Metaculus Track Record
One of the core ideas of Metaculus is that predictors should be held accountable for their predictions. A predictor that consistently makes good predictions should be rewarded, while over-confident predictors should lose standing. In that spirit, we present here a track record of the Metaculus system.
The first of these graphs shows every resolved question, the time it resolved, the resolution, and either the Metaculus or the community score (Brier or Log) for that question. Lower scores are better. The line provides a moving average of the scores over time. The Metaculus postdiction shows what our current algorithm would have predicted if it and its calibration data were available at the question's close.
The second graph is a histogram more clearly showing the distribution of scores, while the third graph breaks the Metaculus and community predictions into bins and shows how well calibrated each bin is. For example, if a perfectly calibrated predictor predicts 80% on 10 different questions, then we expect that 8 out of those 10 would resolve positively. In contrast, an over-confident predictor might only have 6 out of 10 resolve positively, while an under-confident predictor might have all 10 resolve positively. An ideal predictor would only predict with absolute certainty and would be correct every time, and so wouldn't have any data at all for the center of the graph. The range of each bar shows the approximate 1σ confidence interval of each bin's calibration.

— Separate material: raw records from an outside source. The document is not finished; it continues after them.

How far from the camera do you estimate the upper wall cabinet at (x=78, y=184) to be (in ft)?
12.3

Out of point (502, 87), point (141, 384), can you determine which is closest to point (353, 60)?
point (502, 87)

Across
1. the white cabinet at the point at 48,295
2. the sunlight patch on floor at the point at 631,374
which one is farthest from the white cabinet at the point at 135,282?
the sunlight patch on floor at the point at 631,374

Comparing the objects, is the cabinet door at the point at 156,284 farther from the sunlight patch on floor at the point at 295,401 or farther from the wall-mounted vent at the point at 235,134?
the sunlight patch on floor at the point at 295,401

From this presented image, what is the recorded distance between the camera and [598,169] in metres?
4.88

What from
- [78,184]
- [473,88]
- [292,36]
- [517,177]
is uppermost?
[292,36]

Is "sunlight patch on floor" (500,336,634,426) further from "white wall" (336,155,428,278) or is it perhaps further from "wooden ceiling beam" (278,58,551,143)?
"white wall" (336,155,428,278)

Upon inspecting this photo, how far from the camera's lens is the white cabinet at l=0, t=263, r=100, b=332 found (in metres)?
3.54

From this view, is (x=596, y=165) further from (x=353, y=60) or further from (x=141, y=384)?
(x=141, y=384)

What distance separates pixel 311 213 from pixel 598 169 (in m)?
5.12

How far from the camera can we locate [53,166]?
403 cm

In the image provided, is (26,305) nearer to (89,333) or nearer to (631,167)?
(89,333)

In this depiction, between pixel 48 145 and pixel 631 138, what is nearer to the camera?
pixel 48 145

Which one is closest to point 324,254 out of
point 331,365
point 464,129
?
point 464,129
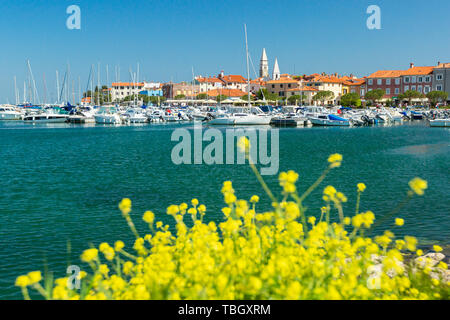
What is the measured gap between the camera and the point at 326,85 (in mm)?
137000

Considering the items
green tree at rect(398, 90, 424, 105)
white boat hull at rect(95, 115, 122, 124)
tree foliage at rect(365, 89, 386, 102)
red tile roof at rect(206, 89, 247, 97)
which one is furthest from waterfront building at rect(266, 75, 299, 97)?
white boat hull at rect(95, 115, 122, 124)

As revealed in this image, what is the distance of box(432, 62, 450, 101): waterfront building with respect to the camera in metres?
112

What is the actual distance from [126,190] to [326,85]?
12640 cm

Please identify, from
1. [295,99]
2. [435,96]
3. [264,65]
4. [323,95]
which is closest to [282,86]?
[295,99]

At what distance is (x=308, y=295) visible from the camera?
4.21 m

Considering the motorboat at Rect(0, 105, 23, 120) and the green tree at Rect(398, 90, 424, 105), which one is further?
the green tree at Rect(398, 90, 424, 105)

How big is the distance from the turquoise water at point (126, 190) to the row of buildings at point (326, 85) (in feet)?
231

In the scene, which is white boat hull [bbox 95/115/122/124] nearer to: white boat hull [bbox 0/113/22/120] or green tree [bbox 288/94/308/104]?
white boat hull [bbox 0/113/22/120]

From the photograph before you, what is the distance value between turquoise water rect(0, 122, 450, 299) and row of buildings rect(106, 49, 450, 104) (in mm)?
70284

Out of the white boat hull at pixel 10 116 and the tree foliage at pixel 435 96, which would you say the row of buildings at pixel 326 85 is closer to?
the tree foliage at pixel 435 96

These graphs are interactive. You can click on individual data points to see which question they refer to, and you can click on the different calibration bins to highlight the data points. You can also filter by date and category to see the track record for a subset of questions.
Note: The Metaculus prediction, as distinct from the community prediction, wasn't developed until June 2017. At that time, all closed but unresolved questions were given a Metaculus prediction. After that, the Metaculus prediction was only updated for open questions.
For each question, the Metaculus postdiction uses data from all other questions to calibrate its result, even questions that resolved later.